Bisnis.com, JAKARTA -- Berawal dari gagasan relawan pengajar muda Indonesia yang pernah berpengalaman mengajar di daerah terpencil, lahirlah program Seribu Anak Bangsa Merantau Untuk Kembali (SabangMerauke). Sebuah program pertukaran pelajar antar daerah yang dapat mengajarkan anak Indonesia tentang toleransi, pendidikan dan kenasionalan.
Sebagai negara kepulauan terbesar di dunia, Indonesia memiliki lebih dari 17.500 pulau, 350 etnis suku, serta 480 bahasa dan budaya. Cakupan wilayah Indonesia yang begitu luas dan masyarakatnya yang sangat heterogen menjadi tantangan begitu banyak generasi muda Indonesia untuk meresapi toleransi.

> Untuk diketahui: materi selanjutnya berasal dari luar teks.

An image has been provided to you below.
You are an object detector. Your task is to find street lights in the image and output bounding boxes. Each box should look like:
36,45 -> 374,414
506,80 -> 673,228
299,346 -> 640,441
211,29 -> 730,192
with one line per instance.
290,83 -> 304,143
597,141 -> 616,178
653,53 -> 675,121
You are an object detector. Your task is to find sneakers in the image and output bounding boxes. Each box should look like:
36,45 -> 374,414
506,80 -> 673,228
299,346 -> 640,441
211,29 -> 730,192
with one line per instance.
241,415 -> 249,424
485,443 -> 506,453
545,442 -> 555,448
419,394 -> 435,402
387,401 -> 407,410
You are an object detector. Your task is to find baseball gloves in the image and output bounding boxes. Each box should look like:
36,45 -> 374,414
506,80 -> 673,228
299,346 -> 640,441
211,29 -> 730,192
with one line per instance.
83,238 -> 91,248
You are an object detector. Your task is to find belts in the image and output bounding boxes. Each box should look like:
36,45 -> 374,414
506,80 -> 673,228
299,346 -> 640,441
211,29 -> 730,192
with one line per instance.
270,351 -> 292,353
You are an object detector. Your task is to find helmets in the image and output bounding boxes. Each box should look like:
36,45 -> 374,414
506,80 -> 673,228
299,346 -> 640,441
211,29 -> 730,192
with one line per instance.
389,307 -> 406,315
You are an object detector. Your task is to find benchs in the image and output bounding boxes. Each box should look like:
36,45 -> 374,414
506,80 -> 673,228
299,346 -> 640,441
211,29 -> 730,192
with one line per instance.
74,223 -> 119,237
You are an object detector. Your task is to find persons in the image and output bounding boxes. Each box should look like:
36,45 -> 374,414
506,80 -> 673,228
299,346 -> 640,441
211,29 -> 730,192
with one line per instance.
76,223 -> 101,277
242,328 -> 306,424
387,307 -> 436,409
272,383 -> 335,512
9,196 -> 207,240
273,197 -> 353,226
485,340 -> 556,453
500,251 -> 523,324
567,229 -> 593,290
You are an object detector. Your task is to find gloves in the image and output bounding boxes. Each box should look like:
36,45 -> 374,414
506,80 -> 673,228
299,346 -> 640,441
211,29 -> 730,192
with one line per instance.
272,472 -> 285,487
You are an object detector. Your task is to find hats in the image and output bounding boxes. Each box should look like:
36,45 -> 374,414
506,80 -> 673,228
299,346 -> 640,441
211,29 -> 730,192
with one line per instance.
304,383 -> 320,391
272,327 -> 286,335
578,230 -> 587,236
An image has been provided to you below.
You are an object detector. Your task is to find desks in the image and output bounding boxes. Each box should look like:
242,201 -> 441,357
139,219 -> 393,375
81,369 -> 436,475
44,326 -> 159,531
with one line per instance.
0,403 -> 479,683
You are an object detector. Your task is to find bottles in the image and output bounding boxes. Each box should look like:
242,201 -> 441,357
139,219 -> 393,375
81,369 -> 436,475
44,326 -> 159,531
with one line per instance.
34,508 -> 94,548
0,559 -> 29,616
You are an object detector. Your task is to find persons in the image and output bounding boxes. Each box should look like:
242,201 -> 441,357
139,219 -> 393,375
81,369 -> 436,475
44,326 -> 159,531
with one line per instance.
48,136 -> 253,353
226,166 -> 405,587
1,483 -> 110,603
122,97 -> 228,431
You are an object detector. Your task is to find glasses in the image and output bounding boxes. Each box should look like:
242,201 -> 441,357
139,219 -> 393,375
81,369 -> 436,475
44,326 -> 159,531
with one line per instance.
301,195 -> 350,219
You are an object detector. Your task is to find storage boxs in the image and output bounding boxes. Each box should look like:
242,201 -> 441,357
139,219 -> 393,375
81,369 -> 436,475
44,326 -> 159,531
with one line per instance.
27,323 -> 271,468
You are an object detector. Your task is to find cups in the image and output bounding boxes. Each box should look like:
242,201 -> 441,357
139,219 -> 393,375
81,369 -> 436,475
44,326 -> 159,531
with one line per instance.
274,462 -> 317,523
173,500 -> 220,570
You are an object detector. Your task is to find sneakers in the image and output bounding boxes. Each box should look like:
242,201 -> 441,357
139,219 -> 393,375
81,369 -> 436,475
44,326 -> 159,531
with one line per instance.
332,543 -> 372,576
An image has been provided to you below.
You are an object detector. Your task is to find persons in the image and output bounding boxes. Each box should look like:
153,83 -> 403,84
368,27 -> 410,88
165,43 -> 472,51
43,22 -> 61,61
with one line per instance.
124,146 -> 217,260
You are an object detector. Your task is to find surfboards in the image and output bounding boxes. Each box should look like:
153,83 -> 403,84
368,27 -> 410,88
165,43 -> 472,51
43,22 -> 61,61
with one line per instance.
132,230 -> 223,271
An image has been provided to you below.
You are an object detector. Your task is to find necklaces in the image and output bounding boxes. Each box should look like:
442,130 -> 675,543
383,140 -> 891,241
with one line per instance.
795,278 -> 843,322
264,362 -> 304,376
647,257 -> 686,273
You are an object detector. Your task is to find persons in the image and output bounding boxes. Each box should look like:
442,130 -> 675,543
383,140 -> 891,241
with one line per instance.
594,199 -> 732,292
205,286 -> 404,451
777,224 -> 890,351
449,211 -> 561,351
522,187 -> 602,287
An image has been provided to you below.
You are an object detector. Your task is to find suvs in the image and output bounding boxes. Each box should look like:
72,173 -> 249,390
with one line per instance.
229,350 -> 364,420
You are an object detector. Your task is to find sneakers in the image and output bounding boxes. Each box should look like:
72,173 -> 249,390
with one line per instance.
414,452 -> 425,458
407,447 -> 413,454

"Masih kurangnya toleransi antar umat beragama dan suku di Indonesia salah satunya karena banyak dari mereka yang tinggal dalam lingkungan yang homogen dan seringkali memiliki keterbatasan akses untuk saling mengenal keberagaman. Dari sinilah tercetus ide kita untuk mengadakan pertukaran pelajar antar daerah," ungkap salah satu pendiri SabangMerauke, Ayu Kartika Dewi dalam konferensi media di Annex Building, Jakarta, Selasa (11/8/2015).
Cita-cita yang ingin Ayu sampaikan adalah menyebarkan kebhinekaan kepada generasi muda Indonesia untuk menjadikan generasi muda sebagai generasi penggerak di daerah asalnya.
"kalau lebih banyak anak Indonesia mereka akan tumbuh jadi orang yang percaya kebhinekaan, dan tujuan akhirnya adalah menjadikan Indonesia sebagai tempat yang damai," tuturnya.
Ayu mengatakan, jumlah peminat untuk berpartisipasi menjadi Anak SabangMerauke (ASM) terus meningkat dari tahun ke tahun. Hal ini membuktikan tingginya minat anak-anak di berbagai pelosok Nusantara untuk mencoba hal baru dan mengenal keberagaman.
"Tahun ini kami menyeleksi 933 kandidat yang berasal dari 257 daerah di Indonesia. Kami berharap ketika kembali ke lingkungannya masing-masing para ASM bisa menjadi duta perdamaian," Ujar Ayu.
Ayu juga mengungkapkan bahwa biaya program pertukaran budaya ini sepenuhnya berasal dari sumbangan dan peserta tidak dipungut biaya sama sekali.
"Tahun ini untuk menyelenggrakan program ini sampai Rp250 juta. Yang mahal itu mendatangkan anak-anak dari pedalaman karena masih susahnya transportasi menuju ke daerah mereka," katanya.
Namun Ayu mengatakan besarnya biaya yang dikeluarkan akan sebanding dengan dampak yang akan dirasakan oleh peserta serta lingkungan di daerah asalnya.
"Yang kita perhitungkan bukan programnya tapi dampak programnya," tutupnya.